The word cathode is a word used in electronics. Just like most people use positive and negative when referring to a battery, the word anode and cathode are used as well. Anode refers to being positive, cathode means being negative.
Inside a cathode ray tube, there is a filament that is heated up, just like your ordinary, everyday light bulb. However, the filament is heated up in a vacuum inside a glass tube instead of a glass light bulb. Cathode stands for the filament in a glass tube, the ray from "cathode ray tube" stands for the stream of electrons that are created and that stream from the filament.
Inside the TV set is also a flat screen which is on the other end of the cathode ray tube. This screen is coated with a chemical called phosphor. Phosphor has special qualities that make it give off light when struck.
Getting back to the cathode ray tube, when the filament heats up and the ray, which is the stream of electrons are created. Electrons are negative in charge (cathode), and they seek a positive charge (anode). The electrons are drawn to a focusing anode inside the CRT tube and create a tight beam that is extremely fast. This tight, fast beam of electrons comes shooting out hitting the flat screen at the opposite end. Remember, this flat screen is coated with phosphor and will glow when it is struck with electrons.

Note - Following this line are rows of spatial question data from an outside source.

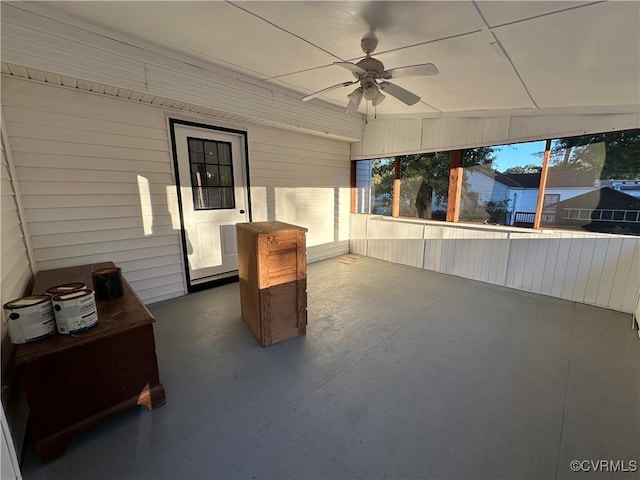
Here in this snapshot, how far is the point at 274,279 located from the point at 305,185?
108 inches

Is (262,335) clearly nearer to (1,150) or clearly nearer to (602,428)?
(602,428)

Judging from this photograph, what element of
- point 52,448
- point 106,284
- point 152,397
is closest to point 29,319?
point 106,284

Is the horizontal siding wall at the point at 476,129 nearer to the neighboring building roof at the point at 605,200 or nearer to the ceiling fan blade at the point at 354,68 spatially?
the neighboring building roof at the point at 605,200

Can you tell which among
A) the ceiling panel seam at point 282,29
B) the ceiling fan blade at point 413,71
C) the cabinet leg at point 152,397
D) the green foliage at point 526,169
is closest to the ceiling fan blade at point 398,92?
the ceiling fan blade at point 413,71

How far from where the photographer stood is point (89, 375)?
1546 mm

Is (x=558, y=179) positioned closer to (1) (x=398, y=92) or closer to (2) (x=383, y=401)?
(1) (x=398, y=92)

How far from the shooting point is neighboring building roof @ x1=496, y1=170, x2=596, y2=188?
323 centimetres

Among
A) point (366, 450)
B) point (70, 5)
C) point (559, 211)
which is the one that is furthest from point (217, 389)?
point (559, 211)

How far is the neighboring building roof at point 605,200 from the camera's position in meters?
3.01

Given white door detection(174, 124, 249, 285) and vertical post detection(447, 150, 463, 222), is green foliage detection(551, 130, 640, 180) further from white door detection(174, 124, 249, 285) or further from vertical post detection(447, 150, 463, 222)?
white door detection(174, 124, 249, 285)

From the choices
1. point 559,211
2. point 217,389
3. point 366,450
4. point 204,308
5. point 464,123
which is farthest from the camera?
point 464,123

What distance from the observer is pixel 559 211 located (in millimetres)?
3469

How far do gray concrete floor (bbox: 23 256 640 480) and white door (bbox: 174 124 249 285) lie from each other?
0.88 m

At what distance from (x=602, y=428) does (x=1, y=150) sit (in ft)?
14.9
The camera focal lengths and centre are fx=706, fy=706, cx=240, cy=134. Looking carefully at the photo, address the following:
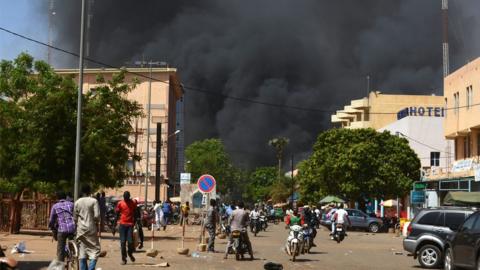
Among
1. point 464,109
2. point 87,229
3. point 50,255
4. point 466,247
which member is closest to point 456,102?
point 464,109

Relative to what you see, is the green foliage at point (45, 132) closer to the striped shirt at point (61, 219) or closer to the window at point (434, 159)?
the striped shirt at point (61, 219)

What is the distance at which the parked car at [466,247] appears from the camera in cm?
1548

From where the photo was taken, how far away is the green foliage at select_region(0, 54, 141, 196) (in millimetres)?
28938

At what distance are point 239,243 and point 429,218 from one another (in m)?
5.65

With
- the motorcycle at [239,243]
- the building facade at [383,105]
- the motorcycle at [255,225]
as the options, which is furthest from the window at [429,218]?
the building facade at [383,105]

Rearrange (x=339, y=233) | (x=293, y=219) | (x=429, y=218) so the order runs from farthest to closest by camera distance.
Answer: (x=339, y=233) → (x=293, y=219) → (x=429, y=218)

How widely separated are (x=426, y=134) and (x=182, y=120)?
60.8m

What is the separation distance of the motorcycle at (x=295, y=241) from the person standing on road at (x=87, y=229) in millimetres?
9015

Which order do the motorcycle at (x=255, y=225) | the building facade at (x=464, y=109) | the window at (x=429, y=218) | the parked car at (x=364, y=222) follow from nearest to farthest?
the window at (x=429, y=218) < the motorcycle at (x=255, y=225) < the building facade at (x=464, y=109) < the parked car at (x=364, y=222)

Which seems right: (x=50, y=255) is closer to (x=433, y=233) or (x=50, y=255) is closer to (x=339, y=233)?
(x=433, y=233)

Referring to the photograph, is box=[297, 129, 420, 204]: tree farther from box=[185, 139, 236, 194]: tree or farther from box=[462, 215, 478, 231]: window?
box=[462, 215, 478, 231]: window

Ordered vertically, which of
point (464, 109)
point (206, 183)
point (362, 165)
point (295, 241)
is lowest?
point (295, 241)

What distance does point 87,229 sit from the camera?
529 inches

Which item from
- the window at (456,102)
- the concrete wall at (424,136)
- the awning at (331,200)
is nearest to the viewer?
the window at (456,102)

Color TV screens have three electron beams that shoot out of the CRT to the flat screen. Each of these beams has a name: red beam, green beam and blue beam. The screen of a color TV set is actually made up of three different sheets of phosphor. While black and white TV's only have one sheet of phosphor, color TV's have a screen coated with red, blue and green phosphors sheets. These phosphor sheets are arranged in dots or can be arranged in stripes. You can't see these dots or stripes with the naked eye, however if you have a powerful magnifying glass, you will be able to view them. Finally, inside the sheet is a device called a shadow mask. A shadow mask is a screen with very tiny holes. These tiny holes are aligned with the red dots or stripes. They help provide a clear picture for the viewer.
TV's create color by mixing the red, blue and green beam and sheets. For instance, the color blue can be created by shooting the lue beam at the blue phosphor sheet. White is created when all three beams are shot at all three phosphor sheets. Mixing all three colors create white, however black is created by turning off all three beams. Other colors can be created using the primary colors of red, blue and green.
Color TV Signal
A color TV signal is similar to a black and white signal; however there is an extra chrominance signal that is added on. This extra chrominance is added by superimposing a 3.579545 MHZ sine wave on the end of a standard black and white signal. A color TV signal includes eight cycles of the 3.579545 MHZ sine wave after a horizontal sync pulse. This process is called a color burst.
In addition to the chrominance signal and color burst, you will have a phase shift that follows. A phase shift is a signal that indicates what color is to be displayed by the TV set. The signal determines this by the amplitude of the signal as well as the saturation. It is important to note that black and white TV's filter out the chrominance signal.